Reducing inappropriate prescribing of Schedule II substances in Medicare Part D
What was the challenge?
Inappropriate prescribing can threaten patient health and increase healthcare costs. A body of research shows evidence of some providers overprescribing certain pharmaceuticals, including Schedule II drugs (e.g., opioids). Through its Center for Program Integrity (CPI), the Centers for Medicare and Medicaid Services (CMS) uses a variety of approaches to combat overprescribing.
What was the program change?
Studies have shown that letters, especially those highlighting social comparisons, can motivate individuals to more carefully examine their own behavior. We developed letters designed to educate providers and induce them to “self-audit” to correct potentially improper prescriptions.

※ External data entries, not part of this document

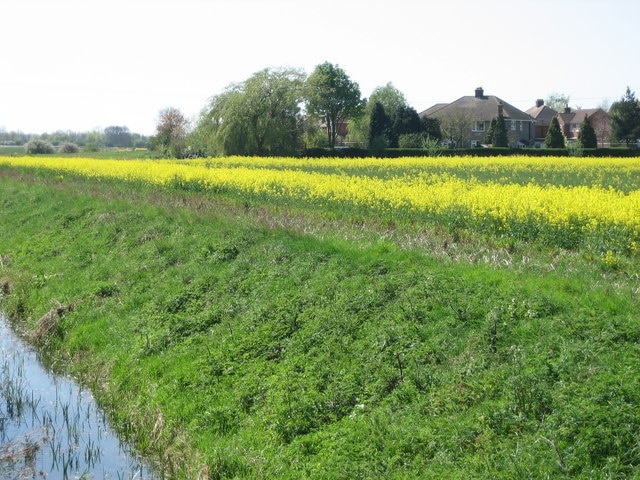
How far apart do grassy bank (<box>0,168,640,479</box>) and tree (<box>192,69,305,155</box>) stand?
37031 millimetres

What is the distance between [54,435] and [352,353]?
3955 millimetres

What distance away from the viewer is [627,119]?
221ft

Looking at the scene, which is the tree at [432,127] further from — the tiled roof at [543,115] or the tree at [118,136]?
the tree at [118,136]

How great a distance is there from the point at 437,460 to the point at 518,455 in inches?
29.6

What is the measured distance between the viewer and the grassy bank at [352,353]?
6750mm

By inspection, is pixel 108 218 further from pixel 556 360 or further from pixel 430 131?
pixel 430 131

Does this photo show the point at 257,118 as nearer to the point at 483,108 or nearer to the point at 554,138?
the point at 554,138

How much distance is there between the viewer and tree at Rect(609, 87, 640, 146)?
67.1 metres

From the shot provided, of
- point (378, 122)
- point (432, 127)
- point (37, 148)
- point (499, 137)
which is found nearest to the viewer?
point (499, 137)

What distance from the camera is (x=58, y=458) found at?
859 cm

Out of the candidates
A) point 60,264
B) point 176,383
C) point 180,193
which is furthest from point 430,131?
point 176,383

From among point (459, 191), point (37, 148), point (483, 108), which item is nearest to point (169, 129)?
point (37, 148)

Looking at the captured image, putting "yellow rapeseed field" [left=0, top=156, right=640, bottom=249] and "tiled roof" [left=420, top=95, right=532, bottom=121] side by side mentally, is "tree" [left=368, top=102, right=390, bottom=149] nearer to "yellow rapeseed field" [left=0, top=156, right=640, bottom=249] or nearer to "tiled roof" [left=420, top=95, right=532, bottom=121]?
"tiled roof" [left=420, top=95, right=532, bottom=121]

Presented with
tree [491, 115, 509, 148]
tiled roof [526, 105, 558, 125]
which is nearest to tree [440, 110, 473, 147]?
tree [491, 115, 509, 148]
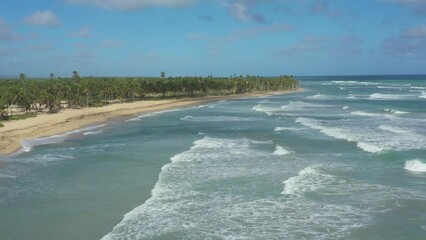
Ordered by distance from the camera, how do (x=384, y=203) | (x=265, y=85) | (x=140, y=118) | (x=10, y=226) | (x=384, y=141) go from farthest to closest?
(x=265, y=85), (x=140, y=118), (x=384, y=141), (x=384, y=203), (x=10, y=226)

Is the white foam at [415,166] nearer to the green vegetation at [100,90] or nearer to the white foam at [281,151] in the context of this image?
the white foam at [281,151]

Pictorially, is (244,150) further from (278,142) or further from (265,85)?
(265,85)

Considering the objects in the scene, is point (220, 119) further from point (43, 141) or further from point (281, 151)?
point (281, 151)

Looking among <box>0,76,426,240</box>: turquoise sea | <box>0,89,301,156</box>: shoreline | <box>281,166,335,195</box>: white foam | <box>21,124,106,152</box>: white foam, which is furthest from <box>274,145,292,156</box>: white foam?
<box>0,89,301,156</box>: shoreline

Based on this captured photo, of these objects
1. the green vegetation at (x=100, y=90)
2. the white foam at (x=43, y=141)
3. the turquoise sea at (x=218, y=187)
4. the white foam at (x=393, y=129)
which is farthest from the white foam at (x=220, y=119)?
the green vegetation at (x=100, y=90)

How did the evaluation work?
CMS identified potential improper prescribers (those who prescribed far more than their peers in the same state and medical specialty.) 1,518 providers were randomly assigned to be sent a letter, or not.
What was the impact?
Using data collected over the 90 days after the letter was mailed, comparisons failed to detect an effect of the letter on Schedule II prescribing.
Related publications
Adam Sacarny, David Yokum, Amy Finkelstein, and Shantanu Agrawal. Medicare letters to curb overprescribing of controlled substances had no detectable effect on providers. Health Affairs 35 no. 3 (2017): 471-479.
Adam Sacarny, David Yokum, and Shantanu Agrawal. Government-academic partnerships in randomized evaluations: the case of inappropriate prescribing, American Economic Review 107, no. 5, (2017): 466-470.